Wagin Lake is a usually dry salt lake in the Wheatbelt region of Western Australia located on the southern edge of the town of Wagin and about 228 km south east of Perth. The lake is bordered on the western side by the Wagin Lake Nature Reserve, which occupies an area of 1.14 km2.

The traditional owners of the area are the Noongar peoples in the Gnaala Karla Booja region (the Pindjarup, Wiilman and Ganeang dialectical groups). There are a number of Aboriginal sites throughout the shire, including around the lake.

The lake's name is of Noongar origin, and was first recorded by a surveyor in 1869-72. It means "place of emus", or "site of the foot tracks from when the emu sat down". The town takes its name from the lake.

The lake is part of a chain of wetlands situated along major ancient drainage lines in the area that run from Dumbleyung in the north to south of Wagin. The Shire of Wagin contains many large lakes and wetlands, including western parts of Lake Dumbleyung, Parkeyerring Lake, Lake Little Parkeyerring, Lake Quarbing, Lake Norring, Lake Little Norring, Lake Gundaring and Lake Wagin. The lakes are part of the catchment system of the Blackwood River but as a result of the flat topography, low average rainfall and existence of an extensive network of salt lakes, the eastern creeks and rivers rarely contribute any flows to the river.

The 2300 ha catchment area has an average rainfall of 433 mm per annum and an evaporation rate of 1873 mm per annum.

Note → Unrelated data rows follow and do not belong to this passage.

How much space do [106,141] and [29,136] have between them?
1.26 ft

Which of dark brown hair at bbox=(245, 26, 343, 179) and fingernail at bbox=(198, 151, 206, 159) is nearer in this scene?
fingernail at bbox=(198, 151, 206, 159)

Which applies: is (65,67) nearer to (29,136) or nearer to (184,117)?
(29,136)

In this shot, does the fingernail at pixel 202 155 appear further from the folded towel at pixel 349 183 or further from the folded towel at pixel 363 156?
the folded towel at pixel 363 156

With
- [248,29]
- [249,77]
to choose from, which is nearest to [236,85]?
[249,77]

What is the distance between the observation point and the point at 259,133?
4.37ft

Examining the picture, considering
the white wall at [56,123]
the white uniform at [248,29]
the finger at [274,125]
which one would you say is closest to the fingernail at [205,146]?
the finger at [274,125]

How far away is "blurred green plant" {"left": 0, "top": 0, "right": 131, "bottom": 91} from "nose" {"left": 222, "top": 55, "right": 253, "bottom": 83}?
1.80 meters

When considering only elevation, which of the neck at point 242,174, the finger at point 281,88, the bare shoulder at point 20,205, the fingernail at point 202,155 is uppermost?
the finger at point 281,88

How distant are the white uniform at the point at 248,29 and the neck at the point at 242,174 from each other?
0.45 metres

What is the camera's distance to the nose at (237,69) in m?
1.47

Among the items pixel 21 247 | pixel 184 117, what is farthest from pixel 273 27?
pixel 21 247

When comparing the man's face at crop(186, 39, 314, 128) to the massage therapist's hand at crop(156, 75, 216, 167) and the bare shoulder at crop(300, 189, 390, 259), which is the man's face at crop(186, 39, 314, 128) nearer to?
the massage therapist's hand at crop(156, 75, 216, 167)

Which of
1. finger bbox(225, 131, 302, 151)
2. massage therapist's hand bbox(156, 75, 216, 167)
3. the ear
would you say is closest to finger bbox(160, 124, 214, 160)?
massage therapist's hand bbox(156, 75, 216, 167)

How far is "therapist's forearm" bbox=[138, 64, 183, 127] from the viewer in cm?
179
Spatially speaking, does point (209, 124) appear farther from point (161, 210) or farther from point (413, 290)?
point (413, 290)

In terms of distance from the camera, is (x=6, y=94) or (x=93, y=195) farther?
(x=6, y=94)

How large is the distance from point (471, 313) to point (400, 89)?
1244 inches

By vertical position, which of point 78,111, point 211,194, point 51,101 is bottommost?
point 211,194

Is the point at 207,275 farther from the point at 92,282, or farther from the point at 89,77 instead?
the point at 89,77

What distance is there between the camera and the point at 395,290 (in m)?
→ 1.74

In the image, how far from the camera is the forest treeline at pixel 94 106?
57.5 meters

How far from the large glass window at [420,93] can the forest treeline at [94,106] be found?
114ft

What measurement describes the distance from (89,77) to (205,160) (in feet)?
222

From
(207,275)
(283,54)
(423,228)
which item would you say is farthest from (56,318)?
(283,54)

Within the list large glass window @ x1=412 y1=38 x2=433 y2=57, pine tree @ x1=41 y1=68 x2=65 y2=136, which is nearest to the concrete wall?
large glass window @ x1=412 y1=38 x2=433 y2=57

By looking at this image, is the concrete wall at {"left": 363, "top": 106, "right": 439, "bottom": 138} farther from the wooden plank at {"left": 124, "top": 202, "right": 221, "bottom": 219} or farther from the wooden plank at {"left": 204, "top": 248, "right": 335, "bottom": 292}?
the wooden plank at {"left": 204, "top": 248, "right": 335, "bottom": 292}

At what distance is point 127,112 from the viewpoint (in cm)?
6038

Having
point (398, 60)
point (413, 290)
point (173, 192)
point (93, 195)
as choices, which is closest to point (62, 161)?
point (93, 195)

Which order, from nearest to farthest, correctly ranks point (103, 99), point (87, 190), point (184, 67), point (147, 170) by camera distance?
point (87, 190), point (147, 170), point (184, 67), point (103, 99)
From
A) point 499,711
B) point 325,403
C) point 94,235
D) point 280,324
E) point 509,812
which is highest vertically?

The landscape is a mixture of alluvial plains, dunes, small lunettes and swales found over alluvial and aeolian deposits.

In February 2017 floods filled the lake to capacity; it remained filled through to the following year, attracting large flocks of black swans, egrets and ducks.

When the lake contains water it acts as habitat for many species, including grey teal, pacific black duck, eurasian coot, hoary-headed grebe, pied stilts, white-faced heron, great egret and yellow-billed spoonbill.